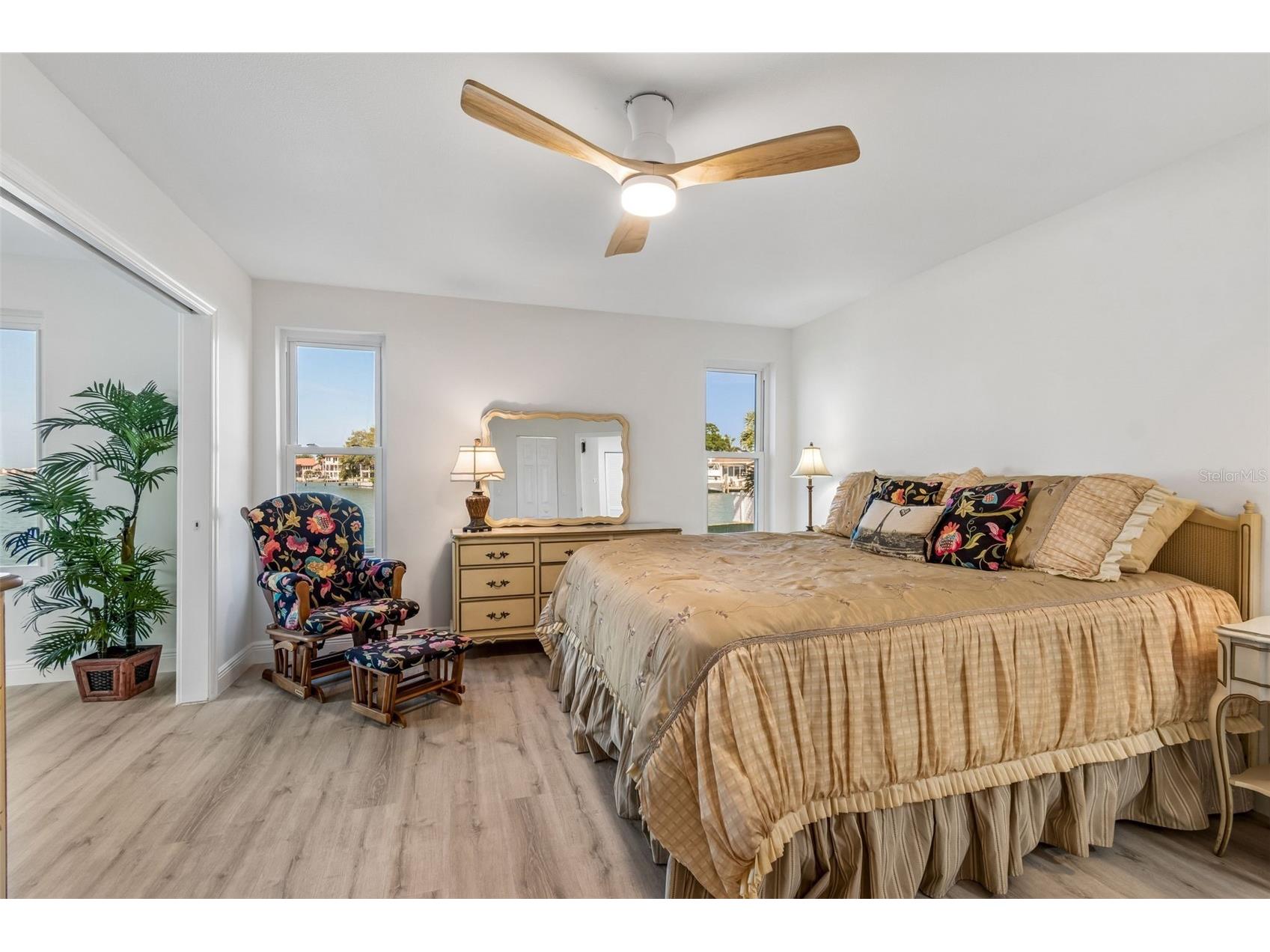 5960 30th Avenue S #114 Gulfport FL 33707 TB8502077 image19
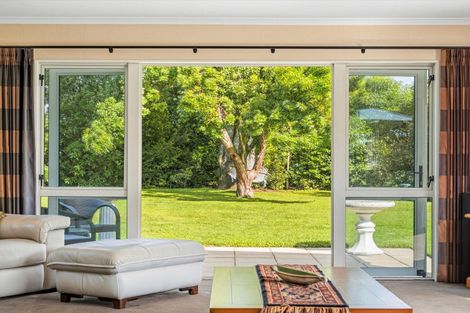 Photo of property in 52e Loop Road, Minden, Tauranga, 3176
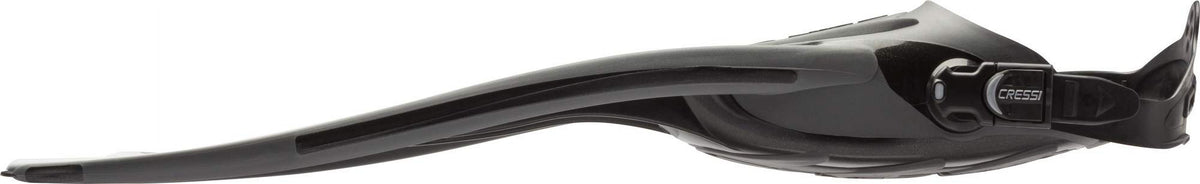 Frog-Plus Fins J732722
══════════
Action item: Top to bottom, retype the listing exactly but drop every picture.

Response to this task:
 5960 30th Avenue S #114 Gulfport FL 33707 TB8502077 image19
 Photo of property in 52e Loop Road, Minden, Tauranga, 3176
 Frog-Plus Fins J732722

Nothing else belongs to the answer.